Every year half a million young people take their first steps into an exciting university career. Although studying closer to home is increasingly common, a significant proportion of students choose to attend university away from home. Regardless of location, this can be a huge and life-changing event. With increasing numbers of students joining university from diverse backgrounds and entry pathways, it's ever more apparent that further work is required to help meet the needs of individuals and provide a smoother transition experience.
It's more than just a geographical move away from home, friends, and family. It's also a cultural change, as students step into different socio-economic circles and networks for the first time, and take their first steps towards financial independence. The expectations and pressure on students as independent learners can also be challenging and isolating, and is often compounded by social expectations of university being the 'time of their lives', when in fact their adult lives are only just beginning.
For many students, these challenges are manageable, and quickly overcome. But for some, these factors often create significant distress, disrupt their academic performance, and can potentially worsen a pre-existing mental health condition such as anxiety or depression. These students face an even more extreme shift as they lose the support they've had from their local counsellors, GPs, college student services, or formal child and adolescent mental health (CAMHS) services.

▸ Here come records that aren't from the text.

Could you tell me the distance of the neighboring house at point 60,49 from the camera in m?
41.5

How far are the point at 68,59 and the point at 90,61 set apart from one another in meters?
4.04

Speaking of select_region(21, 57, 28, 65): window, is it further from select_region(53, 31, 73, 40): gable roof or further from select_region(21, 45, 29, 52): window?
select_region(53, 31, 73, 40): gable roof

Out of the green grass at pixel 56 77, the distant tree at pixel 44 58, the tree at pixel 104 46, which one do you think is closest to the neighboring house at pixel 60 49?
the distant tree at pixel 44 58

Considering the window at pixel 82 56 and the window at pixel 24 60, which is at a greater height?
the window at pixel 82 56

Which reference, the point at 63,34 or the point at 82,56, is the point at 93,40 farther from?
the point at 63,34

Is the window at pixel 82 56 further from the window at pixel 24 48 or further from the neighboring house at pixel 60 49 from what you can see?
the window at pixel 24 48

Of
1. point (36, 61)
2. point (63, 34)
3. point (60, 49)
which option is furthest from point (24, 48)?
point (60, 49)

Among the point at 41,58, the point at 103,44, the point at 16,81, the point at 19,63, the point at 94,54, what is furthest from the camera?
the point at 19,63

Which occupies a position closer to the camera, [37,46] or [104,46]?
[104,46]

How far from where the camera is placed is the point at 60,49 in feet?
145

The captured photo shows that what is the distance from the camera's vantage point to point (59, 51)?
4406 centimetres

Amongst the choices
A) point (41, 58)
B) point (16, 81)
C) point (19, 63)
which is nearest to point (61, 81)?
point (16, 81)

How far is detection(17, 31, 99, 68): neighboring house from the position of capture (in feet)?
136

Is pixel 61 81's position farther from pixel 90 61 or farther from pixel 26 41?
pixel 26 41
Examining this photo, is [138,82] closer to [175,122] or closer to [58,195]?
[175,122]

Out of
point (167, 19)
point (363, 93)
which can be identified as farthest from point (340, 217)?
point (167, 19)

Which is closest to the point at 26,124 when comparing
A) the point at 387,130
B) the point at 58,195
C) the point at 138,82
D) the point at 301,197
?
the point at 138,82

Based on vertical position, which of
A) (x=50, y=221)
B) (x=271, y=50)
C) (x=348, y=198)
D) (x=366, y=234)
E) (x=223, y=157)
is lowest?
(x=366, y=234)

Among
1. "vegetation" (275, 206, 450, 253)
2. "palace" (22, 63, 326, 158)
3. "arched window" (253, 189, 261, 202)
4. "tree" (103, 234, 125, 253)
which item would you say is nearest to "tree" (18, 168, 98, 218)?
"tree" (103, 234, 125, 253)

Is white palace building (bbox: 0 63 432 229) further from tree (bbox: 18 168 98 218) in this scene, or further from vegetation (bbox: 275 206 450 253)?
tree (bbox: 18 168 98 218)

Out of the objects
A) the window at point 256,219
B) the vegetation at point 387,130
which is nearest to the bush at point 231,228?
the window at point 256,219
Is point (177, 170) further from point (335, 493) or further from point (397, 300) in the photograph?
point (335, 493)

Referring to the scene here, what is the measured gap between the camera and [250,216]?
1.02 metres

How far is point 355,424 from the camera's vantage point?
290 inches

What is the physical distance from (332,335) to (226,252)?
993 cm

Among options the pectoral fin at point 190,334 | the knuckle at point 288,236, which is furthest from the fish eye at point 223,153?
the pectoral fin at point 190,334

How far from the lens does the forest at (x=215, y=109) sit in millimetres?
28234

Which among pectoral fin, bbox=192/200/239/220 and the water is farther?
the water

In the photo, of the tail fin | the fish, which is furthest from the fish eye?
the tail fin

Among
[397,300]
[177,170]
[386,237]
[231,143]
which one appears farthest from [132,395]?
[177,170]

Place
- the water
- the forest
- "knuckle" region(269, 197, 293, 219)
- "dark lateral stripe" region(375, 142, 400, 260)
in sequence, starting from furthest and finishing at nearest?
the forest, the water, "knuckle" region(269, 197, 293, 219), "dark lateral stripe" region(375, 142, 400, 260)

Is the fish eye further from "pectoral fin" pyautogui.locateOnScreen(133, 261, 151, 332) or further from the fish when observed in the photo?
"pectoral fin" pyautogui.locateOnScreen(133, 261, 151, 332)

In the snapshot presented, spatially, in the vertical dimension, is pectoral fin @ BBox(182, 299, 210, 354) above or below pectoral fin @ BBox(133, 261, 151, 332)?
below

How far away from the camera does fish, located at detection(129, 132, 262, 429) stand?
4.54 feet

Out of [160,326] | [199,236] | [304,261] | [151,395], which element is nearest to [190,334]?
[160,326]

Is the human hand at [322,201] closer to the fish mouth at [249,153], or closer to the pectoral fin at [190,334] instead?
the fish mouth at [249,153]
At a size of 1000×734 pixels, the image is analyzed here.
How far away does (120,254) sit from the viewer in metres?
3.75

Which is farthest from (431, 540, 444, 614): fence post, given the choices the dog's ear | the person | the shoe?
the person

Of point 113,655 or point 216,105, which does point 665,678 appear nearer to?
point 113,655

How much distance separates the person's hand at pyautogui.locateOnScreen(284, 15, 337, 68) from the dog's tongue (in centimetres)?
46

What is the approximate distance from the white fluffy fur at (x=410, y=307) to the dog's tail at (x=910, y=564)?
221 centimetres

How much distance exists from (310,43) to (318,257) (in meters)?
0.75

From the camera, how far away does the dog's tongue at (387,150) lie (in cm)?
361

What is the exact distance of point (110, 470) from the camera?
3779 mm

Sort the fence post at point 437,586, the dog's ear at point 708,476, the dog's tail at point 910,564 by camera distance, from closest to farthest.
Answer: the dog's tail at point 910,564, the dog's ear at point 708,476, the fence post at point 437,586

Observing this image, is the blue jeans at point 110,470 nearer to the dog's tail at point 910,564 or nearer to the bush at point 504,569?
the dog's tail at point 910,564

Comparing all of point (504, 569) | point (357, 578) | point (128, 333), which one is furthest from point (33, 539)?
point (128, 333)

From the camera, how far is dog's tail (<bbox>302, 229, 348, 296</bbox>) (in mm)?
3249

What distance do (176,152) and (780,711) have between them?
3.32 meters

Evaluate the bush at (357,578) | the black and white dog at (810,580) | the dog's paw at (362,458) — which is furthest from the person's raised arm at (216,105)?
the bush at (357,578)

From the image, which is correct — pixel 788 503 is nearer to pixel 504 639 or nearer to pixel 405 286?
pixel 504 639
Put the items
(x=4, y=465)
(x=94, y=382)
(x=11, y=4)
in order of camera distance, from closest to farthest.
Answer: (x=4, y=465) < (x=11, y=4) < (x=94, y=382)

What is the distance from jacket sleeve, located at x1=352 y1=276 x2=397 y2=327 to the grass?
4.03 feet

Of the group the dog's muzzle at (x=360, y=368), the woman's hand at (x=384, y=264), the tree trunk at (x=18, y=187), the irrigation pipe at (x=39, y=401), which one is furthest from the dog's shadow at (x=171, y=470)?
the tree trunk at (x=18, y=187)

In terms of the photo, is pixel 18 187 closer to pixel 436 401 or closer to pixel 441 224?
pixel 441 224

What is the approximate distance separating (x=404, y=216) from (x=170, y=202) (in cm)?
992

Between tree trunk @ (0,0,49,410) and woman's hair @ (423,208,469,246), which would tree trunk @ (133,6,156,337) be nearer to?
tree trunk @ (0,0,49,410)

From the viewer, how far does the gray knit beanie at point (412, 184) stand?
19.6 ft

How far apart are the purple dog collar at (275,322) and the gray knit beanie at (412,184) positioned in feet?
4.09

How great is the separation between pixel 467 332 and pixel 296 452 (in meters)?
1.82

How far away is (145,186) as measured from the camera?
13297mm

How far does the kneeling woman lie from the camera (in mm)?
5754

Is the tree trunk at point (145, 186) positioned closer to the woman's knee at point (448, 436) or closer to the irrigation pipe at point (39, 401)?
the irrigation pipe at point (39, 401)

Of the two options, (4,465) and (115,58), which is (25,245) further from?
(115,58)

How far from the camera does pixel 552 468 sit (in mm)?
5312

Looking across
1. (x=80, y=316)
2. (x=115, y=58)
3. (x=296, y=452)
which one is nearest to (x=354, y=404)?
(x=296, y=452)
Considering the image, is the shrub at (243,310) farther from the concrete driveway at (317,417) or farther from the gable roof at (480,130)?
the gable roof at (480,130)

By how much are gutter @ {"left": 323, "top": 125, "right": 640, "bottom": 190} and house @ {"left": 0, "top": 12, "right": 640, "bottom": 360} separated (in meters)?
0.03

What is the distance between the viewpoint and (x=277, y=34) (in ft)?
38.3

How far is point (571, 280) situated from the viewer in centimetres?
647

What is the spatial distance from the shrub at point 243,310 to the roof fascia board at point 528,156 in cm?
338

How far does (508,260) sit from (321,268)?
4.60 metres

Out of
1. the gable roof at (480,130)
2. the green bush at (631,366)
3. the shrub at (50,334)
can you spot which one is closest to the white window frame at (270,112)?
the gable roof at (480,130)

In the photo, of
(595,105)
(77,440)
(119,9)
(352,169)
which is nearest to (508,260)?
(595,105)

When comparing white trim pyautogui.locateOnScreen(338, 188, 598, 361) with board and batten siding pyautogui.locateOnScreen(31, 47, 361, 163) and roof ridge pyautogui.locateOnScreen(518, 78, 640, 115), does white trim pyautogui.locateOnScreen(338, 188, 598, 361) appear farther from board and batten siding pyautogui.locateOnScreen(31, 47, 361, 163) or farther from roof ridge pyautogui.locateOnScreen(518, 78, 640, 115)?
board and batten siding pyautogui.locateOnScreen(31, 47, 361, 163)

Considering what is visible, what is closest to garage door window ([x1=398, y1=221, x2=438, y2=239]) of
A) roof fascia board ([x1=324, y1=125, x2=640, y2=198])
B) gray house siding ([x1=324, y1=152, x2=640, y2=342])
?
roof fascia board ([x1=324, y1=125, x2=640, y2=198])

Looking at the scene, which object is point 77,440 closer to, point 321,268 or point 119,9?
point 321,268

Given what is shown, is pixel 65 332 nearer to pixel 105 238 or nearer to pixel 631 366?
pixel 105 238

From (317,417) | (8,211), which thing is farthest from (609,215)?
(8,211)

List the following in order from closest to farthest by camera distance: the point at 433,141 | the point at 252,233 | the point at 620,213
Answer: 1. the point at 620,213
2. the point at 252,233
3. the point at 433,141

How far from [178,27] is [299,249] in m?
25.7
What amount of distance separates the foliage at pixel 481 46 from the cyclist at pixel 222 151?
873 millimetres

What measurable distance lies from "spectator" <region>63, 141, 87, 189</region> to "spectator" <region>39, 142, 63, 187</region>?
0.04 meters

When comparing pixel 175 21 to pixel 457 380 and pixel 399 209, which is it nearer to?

Improved relationships between universities, colleges and schools are vital, as is better communication and data-sharing. The Mental Health Green Paper published in 2018 recommended that the government commit to a full assessment of current school-to-university transition arrangements between child and adult mental health services, and called for an independent review of data sharing and collaboration frameworks. Schools, colleges and universities must be included in this review.
The more that universities can do to get students prepared before they arrive, the better. Student Minds, in partnership with Southern Universities Network, has published a guide to the first few weeks of term, designed to help students prepare through workbook activities and practical case studies. At UWE Bristol we have developed an enhanced induction programme for new students, which signposts available support and includes a new parent and carer advice section on our website, to advise on how best to support loved ones while at university.
Priorities for universities can be found in Universities UK's step change framework, which advocates a whole institution approach to student mental health, while both the Higher Education and Further Education Mental Health Charters – due to be published later in 2019 – will focus on transition.
The freedom students enjoy brings opportunities as well as challenges, and we need to help young people embrace the shift from schoolchild to student, rather than fear it. Starting university should be a rich, exciting and inspiring experience, and by approaching it with proactivity, sensitivity and compassion, we can encourage more students to be successful, and support better mental health for all.
Stuart Rimmer is the CEO at East Coast College and Chair of Association of Colleges Mental Health Policy Group Professor Steve West is the Vice-Chancellor of University of the West of England (UWE Bristol) and Chair of the Universities UK Mental Health Working Group
School student to university student or pupil to student would be more accurate and respectfl than than school child to student.
Good to see the excellent progress Univerties are making but FE has a long way to go. FE has appears to have no staff training for Autism and Anxiety or understanding of the negative mental impact untrained staff can have on those making the transition from school to college
In addition to better collaboration, I believe it's extremly important that students in secondary school as well as at colleges and universities have easy access to high-quality health and wellbeing information, for example on university websites. Effective signposting is also really important, so that students know of ALL the support that is available to them.